CONSEGNA A → Estrai dai record le righe comprese tra la prima e quella che contiene "363 300 393 308", entrambe incluse, trascrivendole identiche.

══════════

Biografia
Antonio Lepore
Il Maestro e Poeta Antonio Lepore, foggiano verace, è nato a Foggia il 29 novembre del 1922 e qui si è spento serenamente il 22 luglio del 2003, dopo una vita dedicata con amore alla famiglia, alla scuola e alla sua città.
Ha svolto oltre quarant’ anni di ottimo servizio come insegnante ed ha continuato anche dopo la sua opera educativa e didattica offrendo generosamente ed amorevolmente la sua professionalità e umanità a chiunque lo avesse incontrato o ne avesse fatto richiesta.
Rincorreva un sogno, e qualche anno prima di riporre la penna nell’astuccio l’ha raggiunto: raccontare il viaggio umano e allegorico di Pinocchio pubblicando La Poesia delle Avventure di Pinocchio di Carlo Collodi in vernacolo foggiano, un’opera che resta un punto fermo nella vasta produzione letteraria del dialetto dauno, di cui è stata riconosciuta la grande importanza pedagogica tanto da essere stata collocata in maniera permanente nella Biblioteca Collodiana della Fondazione Nazionale Carlo Collodi a disposizione di ricercatori e studiosi.
Dialettologo e storiografo, insegnante di storia locale presso le scuole statali di Foggia, è stato testimone della storia passata della sua città, raccolta nelle sue numerose opere per trasmetterla alle generazioni di oggi e a quelle che verranno.
I suoi versi composti con magistrale precisione metrica, che si evince soprattutto nei sonetti, sono densi di umanità, sincerità, insegnamenti, valori morali e, come succede nella realtà, non mancano pennellate di sottile ironia e di sentita malinconia.
Ha partecipato a numerosi concorsi letterari nazionali ed internazionali meritando numerosi premi.
Ha pubblicato novelle, racconti, poesie, relazioni didattiche e storiche su riviste letterarie e su quotidiani locali e nazionali.
Ha dato alle stampe numerose pubblicazioni: D’ o dijrije de nu majèstre; D’ o Cappellone d ‘i Croce o Chiane d’ i Fosse; Nuje de Fogge; Romanzo storico con nuovi componimenti poetici ed interviste immaginarie tra l’autore e foggiani illustri; Cume Parlave Nanonne (nuovissimo dizionario della lingua foggiana arricchiti da cenni storici, liriche e fotografie). Alcune sue opere restano ancora inedite come Centosettantasei Sonetti per Foggia nostra con vocabolario aggiornato e fotografie.
Ha combattuto durante l’ultimo conflitto mondiale come volontario universitario e si è distinto per atti di valore, con il grado di capitano d’aviazione.

══════════

CONSEGNA B → Prosegui la biografia di Antonio Lepore a partire dall'ultima frase riportata.

DATI FORNITI →
══════════

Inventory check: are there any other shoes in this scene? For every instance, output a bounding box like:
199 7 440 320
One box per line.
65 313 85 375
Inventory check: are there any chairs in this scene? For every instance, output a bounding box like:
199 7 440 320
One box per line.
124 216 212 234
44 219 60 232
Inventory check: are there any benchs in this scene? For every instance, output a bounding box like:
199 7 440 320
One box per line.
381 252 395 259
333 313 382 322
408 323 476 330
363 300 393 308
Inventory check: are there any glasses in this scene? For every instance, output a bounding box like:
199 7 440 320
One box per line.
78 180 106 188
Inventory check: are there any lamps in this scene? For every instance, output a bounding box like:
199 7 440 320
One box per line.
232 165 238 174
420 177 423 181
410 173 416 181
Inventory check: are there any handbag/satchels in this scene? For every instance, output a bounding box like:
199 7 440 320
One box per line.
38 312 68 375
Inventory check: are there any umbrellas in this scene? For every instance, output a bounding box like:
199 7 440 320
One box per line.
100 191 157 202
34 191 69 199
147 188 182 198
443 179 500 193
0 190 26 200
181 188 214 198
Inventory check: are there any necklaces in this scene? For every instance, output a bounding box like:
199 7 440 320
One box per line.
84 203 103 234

══════════

RISPOSTA A →
Inventory check: are there any other shoes in this scene? For every instance, output a bounding box like:
199 7 440 320
One box per line.
65 313 85 375
Inventory check: are there any chairs in this scene? For every instance, output a bounding box like:
199 7 440 320
One box per line.
124 216 212 234
44 219 60 232
Inventory check: are there any benchs in this scene? For every instance, output a bounding box like:
199 7 440 320
One box per line.
381 252 395 259
333 313 382 322
408 323 476 330
363 300 393 308

RISPOSTA B →
Ha ricevuto parecchie onorificenze: dal Ministero della Difesa, il diploma d’onore e la nomina a Cavaliere al Merito della Repubblica, poiché combattente per la libertà d’Italia 1943/45; dal Ministero della Pubblica Istruzione ha meritato la medaglia d’oro, la medaglia d’argento per l’opera particolarmente zelante ed efficace svolta a favore dell’ istruzione e il premio nazionale da parte della Fondazione al Merito Educativo.
Uomo d’altri tempi per i suoi alti ideali (fede, famiglia, lavoro-scuola e patria), che sono stati luce nella sua vita ed una grande eredità per chi lo ha conosciuto ed ha colto i tratti essenziali della sua personalità: semplicità, sensibilità ed amore.
Innamorato della sua Foggia, che definiva “la città più bella del creato”, ne ha raccontato la storia attraverso le sue poesie in vernacolo foggiano ed anche in lingua, dedicandole tutte le sue opere con generosità e affetto: le sue emozioni sono state impreziosite da espressioni e sensazioni che sono insieme le sue e ataviche, di cieli e di terre che lo hanno visto nascere.
Nato il 29 novembre del 1922, il suo cuore ha cessato di battere nel 2003, proprio il 22 luglio, da lui definito “il giorno più brutto per il foggiano” perché Foggia, nel 1943, in quel giorno fu distrutta dai bombardamenti durante il secondo conflitto mondiale…una coincidenza che ha evidenziato il forte legame e la profonda sintonia tra Antonio Lepore e la sua terra che spesso si sono trasformati in poesia.
FOGGIA 13 dicembre 05 – SALA AMGAS
Una città diversa: è possibile?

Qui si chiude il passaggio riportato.